## PROVIDED INFORMATION
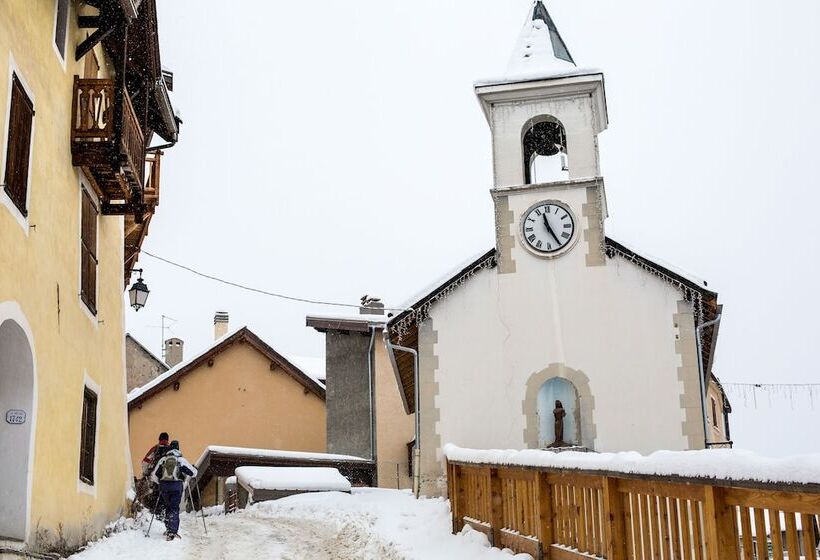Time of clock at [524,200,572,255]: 11:25
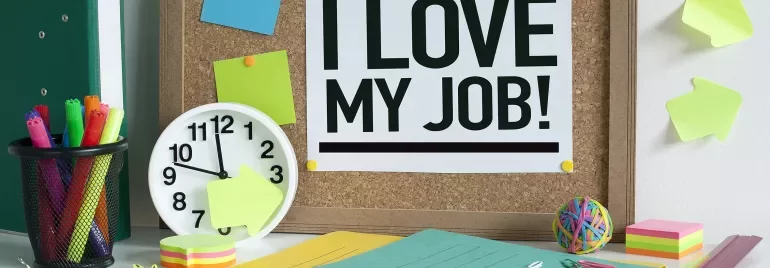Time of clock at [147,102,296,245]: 11:47
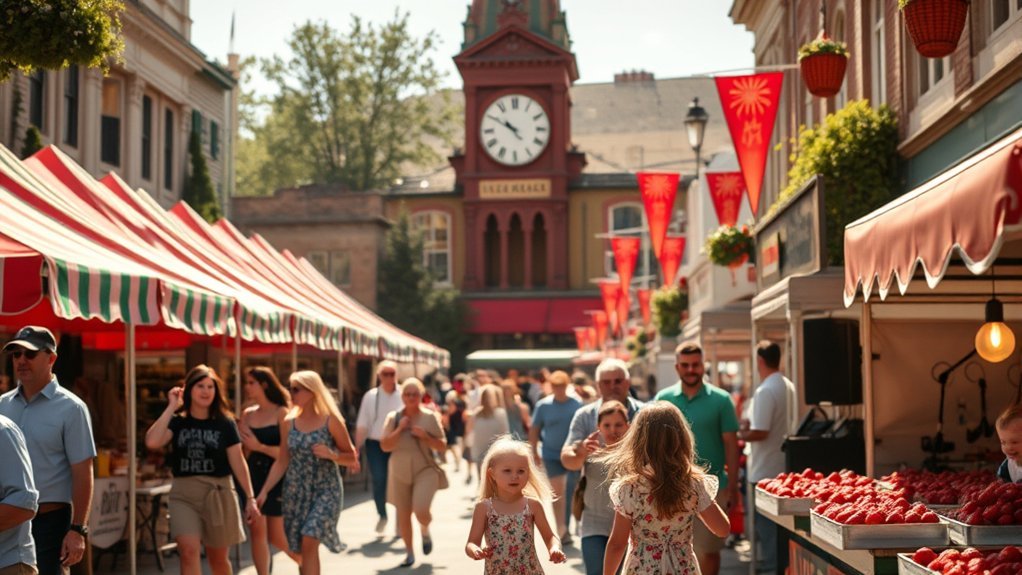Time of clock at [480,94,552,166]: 10:50
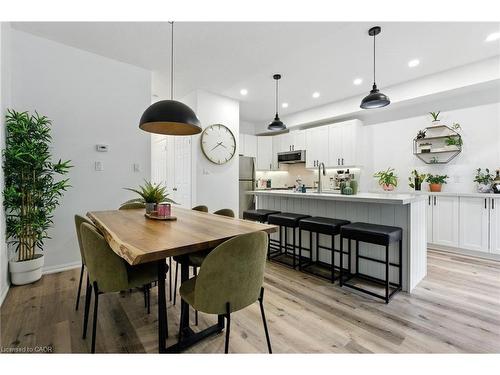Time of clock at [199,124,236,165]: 3:39
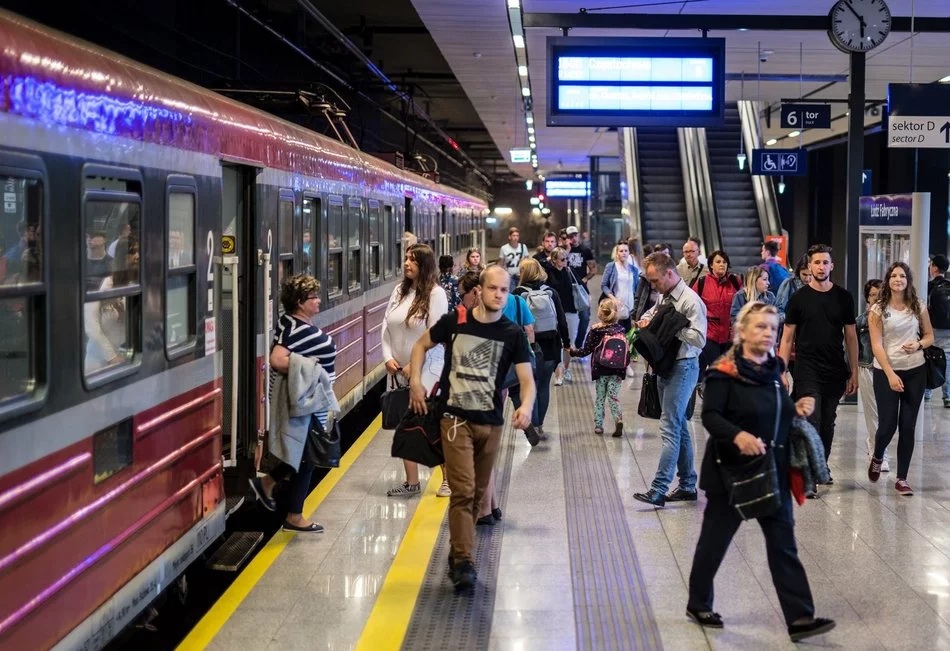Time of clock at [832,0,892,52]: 5:53
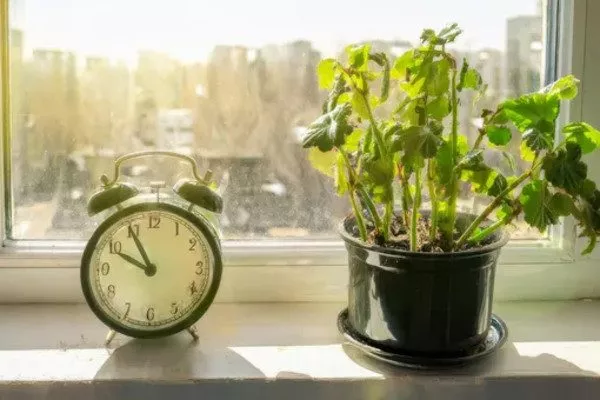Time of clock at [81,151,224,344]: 9:55
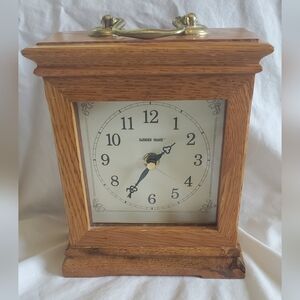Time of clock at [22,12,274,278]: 1:36
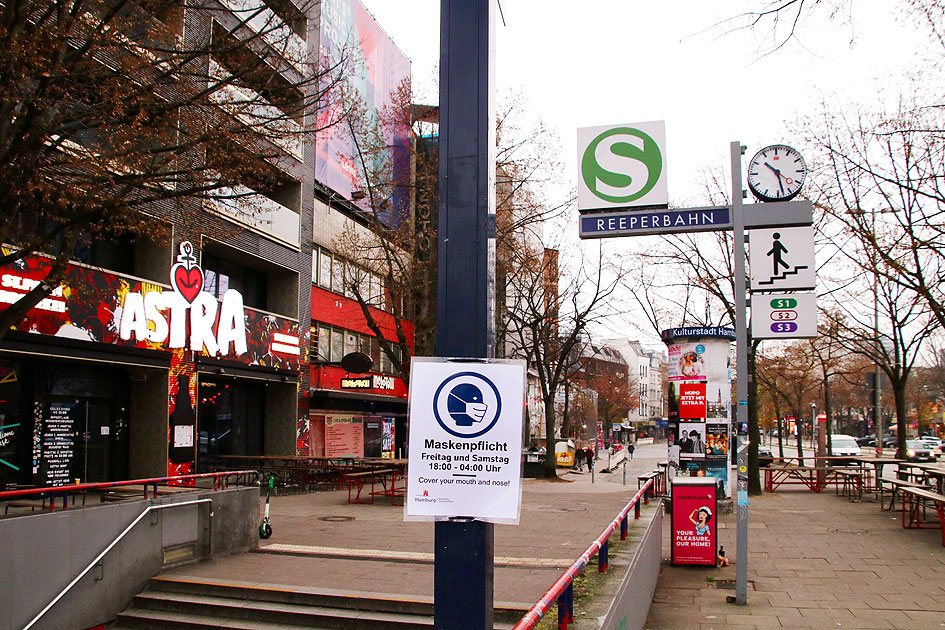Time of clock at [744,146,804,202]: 10:28
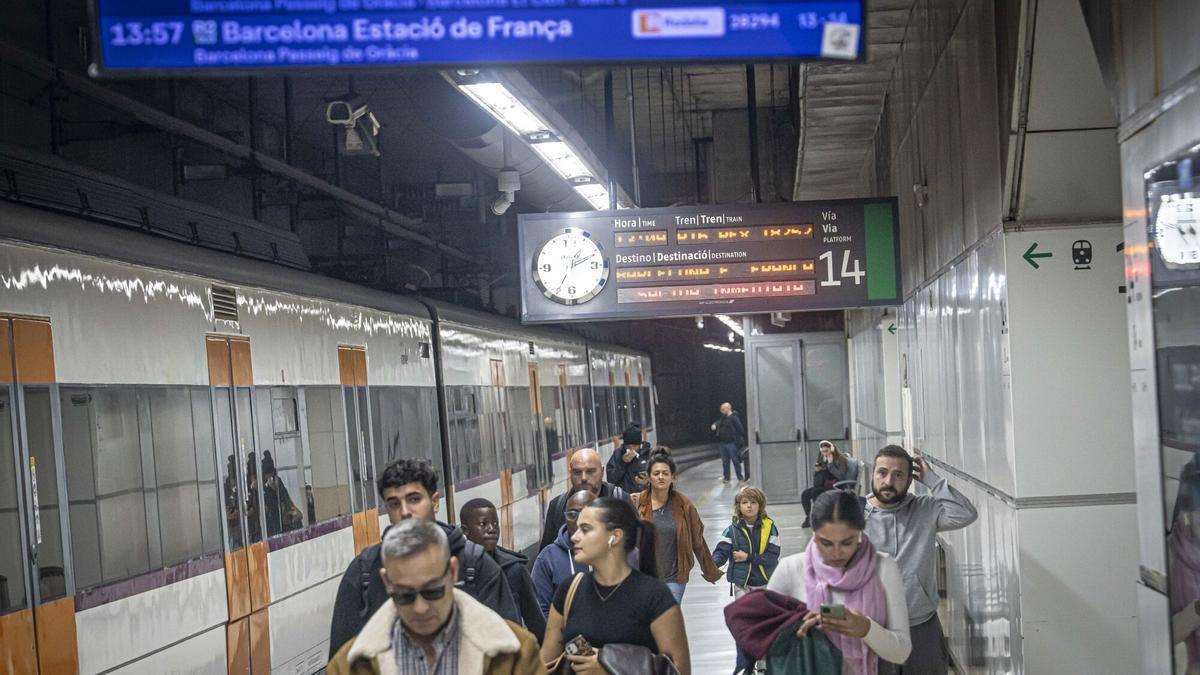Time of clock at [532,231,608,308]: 1:11
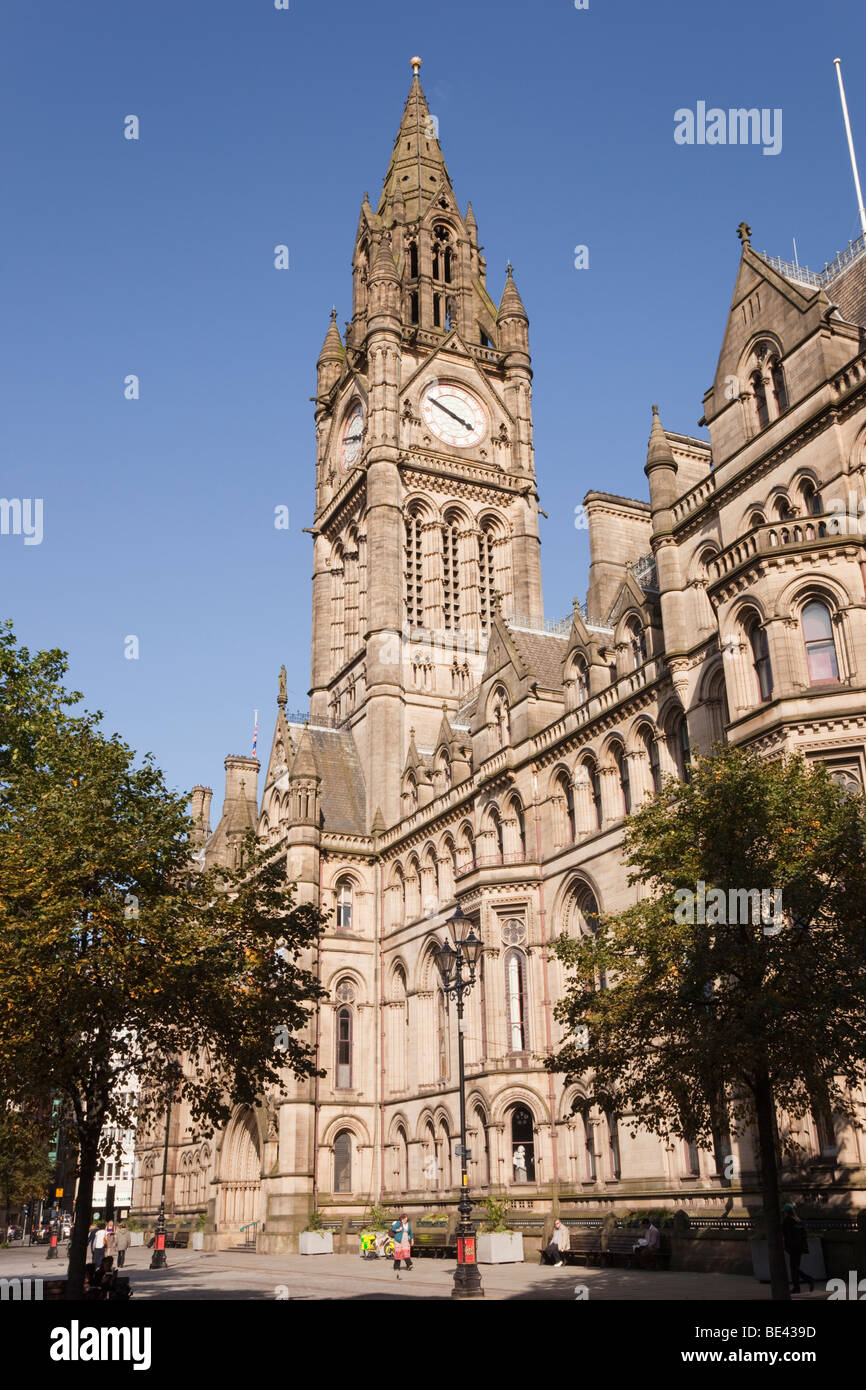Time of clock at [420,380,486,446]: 3:50
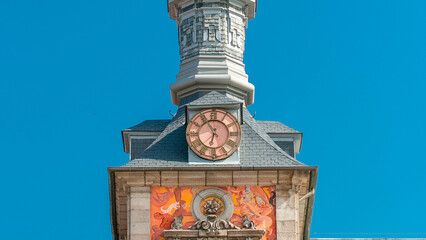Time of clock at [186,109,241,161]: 6:54
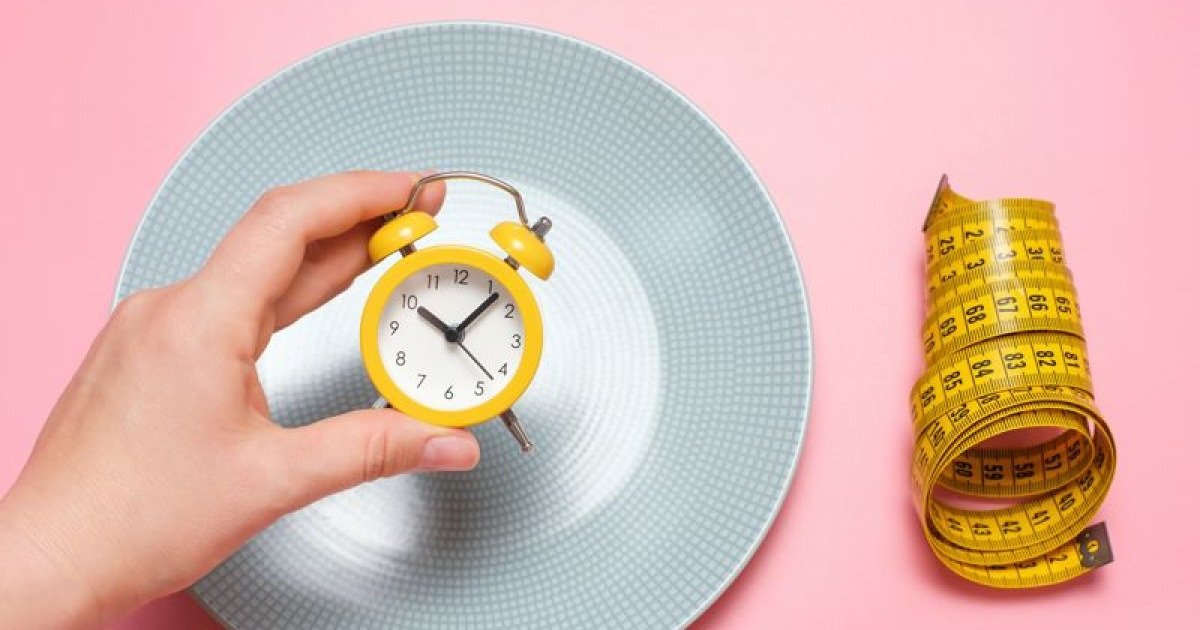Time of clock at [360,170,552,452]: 10:07
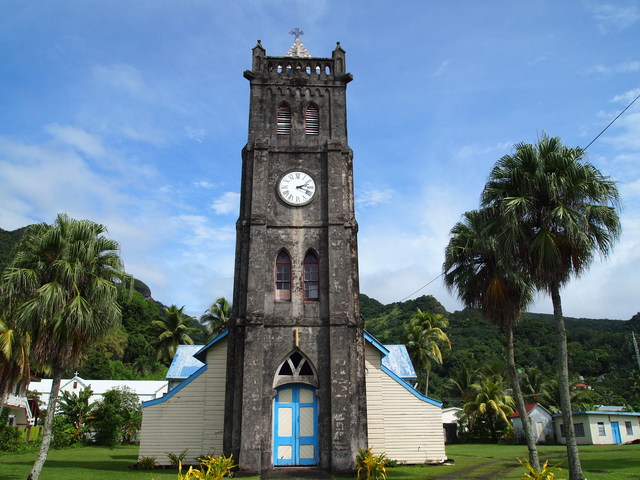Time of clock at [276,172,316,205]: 2:18
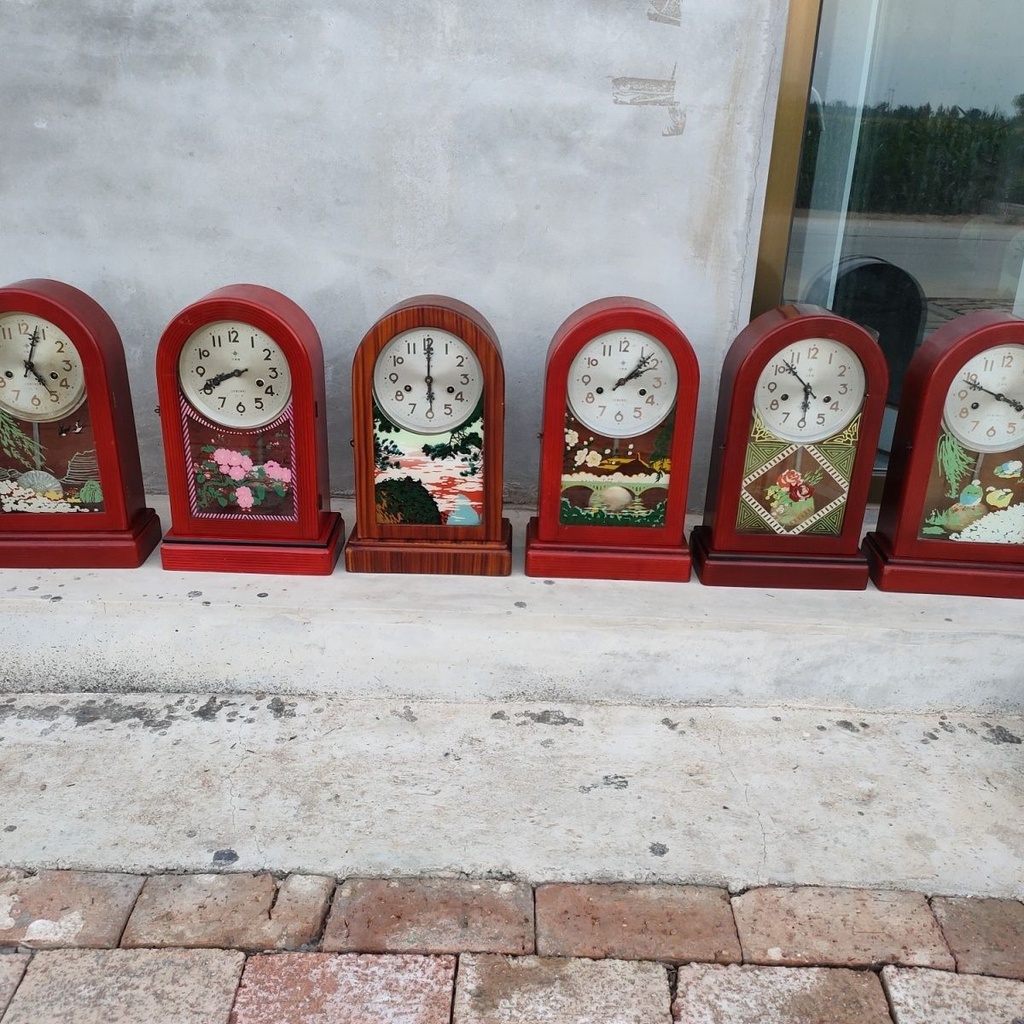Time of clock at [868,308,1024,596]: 5:49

## YOUR OBJECTIVE
Rewrite all of the entries above with "clock" changed to "timepiece" and everything else unchanged. Leave the pictures out of the result.

## EXPECTED ANSWER
Time of timepiece at [524,200,572,255]: 11:25
Time of timepiece at [147,102,296,245]: 11:47
Time of timepiece at [480,94,552,166]: 10:50
Time of timepiece at [199,124,236,165]: 3:39
Time of timepiece at [832,0,892,52]: 5:53
Time of timepiece at [81,151,224,344]: 9:55
Time of timepiece at [22,12,274,278]: 1:36
Time of timepiece at [744,146,804,202]: 10:28
Time of timepiece at [532,231,608,308]: 1:11
Time of timepiece at [420,380,486,446]: 3:50
Time of timepiece at [186,109,241,161]: 6:54
Time of timepiece at [360,170,552,452]: 10:07
Time of timepiece at [276,172,316,205]: 2:18
Time of timepiece at [868,308,1024,596]: 5:49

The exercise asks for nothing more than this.